The History of Modeling Decisions using Tables (Part 2)
In Part 1 an overview was given of early developments and fundamentals of tabular decision modeling, and of the conversion and algorithms era, building up to the 1982 Report of the CODASYL Decision Table Task Group: A Modern Appraisal of Decision Tables. It is worthwhile to have a deeper look into this report (Figure 1) defining so many of the fundamental concepts, best practices, notation, kinds of tables, development methods, definitions, structures, application areas, etc.
Figure 1. The 1982 Report of the CODASYL Decision Table Task Group
The Decision Table Task Group was initiated in 1973 by CODASYL's System Committee. CODASYL (Conference on Data Systems Languages) is mostly known for its work on the development of the COBOL language and its activities in standardizing database interfaces (the CODASYL Data Model), but it also worked on a wide range of other topics. The Decision Table Task Group was chaired by Jonas Rabin from 1973-1975, by Paul Jorgensen from 1975-1978, and by Nick Marselos from 1978 until publication of the report.
1. Basic concepts
A decision table is a tabular representation used to describe and analyze decision situations, where the value of a number of conditions determines the value of a set of actions.
The tabular representation of the decision situation is characterized by the separation between conditions and actions, on one hand, and between subjects and entries (condition or action values), on the other. The decision table thus consists of four elements: condition stub, action stub, condition entries, and action entries. Every table column (or row) indicates the action value(s) for a specific combination of condition values.

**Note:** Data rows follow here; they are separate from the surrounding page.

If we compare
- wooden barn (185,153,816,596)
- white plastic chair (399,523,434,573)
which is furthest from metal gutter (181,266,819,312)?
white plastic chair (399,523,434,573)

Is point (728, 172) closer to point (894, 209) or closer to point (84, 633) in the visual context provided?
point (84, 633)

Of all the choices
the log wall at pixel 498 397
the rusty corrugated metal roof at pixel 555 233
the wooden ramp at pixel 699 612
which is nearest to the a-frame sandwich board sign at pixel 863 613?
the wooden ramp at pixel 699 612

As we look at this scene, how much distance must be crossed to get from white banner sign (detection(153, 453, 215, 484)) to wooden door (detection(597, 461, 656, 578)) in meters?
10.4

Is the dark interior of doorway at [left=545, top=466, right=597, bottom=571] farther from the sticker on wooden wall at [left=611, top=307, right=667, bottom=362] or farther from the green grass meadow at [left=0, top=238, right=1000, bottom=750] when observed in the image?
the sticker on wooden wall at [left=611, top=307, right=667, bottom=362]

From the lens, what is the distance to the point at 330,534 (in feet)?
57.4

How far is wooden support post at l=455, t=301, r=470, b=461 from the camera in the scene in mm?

A decision table is a tabular representation of a decision problem. A decision table can be defined as a triple D = (C,A,R) where C is a set of conditions, A is a set of actions, and R is a set of rules, i.e., R is a relation that maps C into A so that A=R(C).
The condition set
- C is a set of conditions C(1),C(2),C(3),… relevant to the decision. Each condition C(i) consists of a condition subject CS(i) and a set of condition alternatives [CA(i,1), CA(i,2), …]. In the first decision tables (called limited entry decision tables) the set of alternatives was limited to Yes/No, but soon other alternatives were allowed, e.g., a range of values for Age: <20, 20-60 (both included), >60.
The action set
- A is a set of actions A(1),A(2),A(3),…. Each action A(i) consists of an action subject AS(i) and a set of action alternatives [AA(i,1), AA(i,2), …]. Sometimes the alternatives are limited to X and — (to save space), but any action alternatives (e.g., numeric values) are allowed. Depending on the purpose of the decision table, there can be one action with multiple alternatives only (e.g., in a classification decision), one limited true/false action only (e.g., in an eligibility decision), or multiple actions.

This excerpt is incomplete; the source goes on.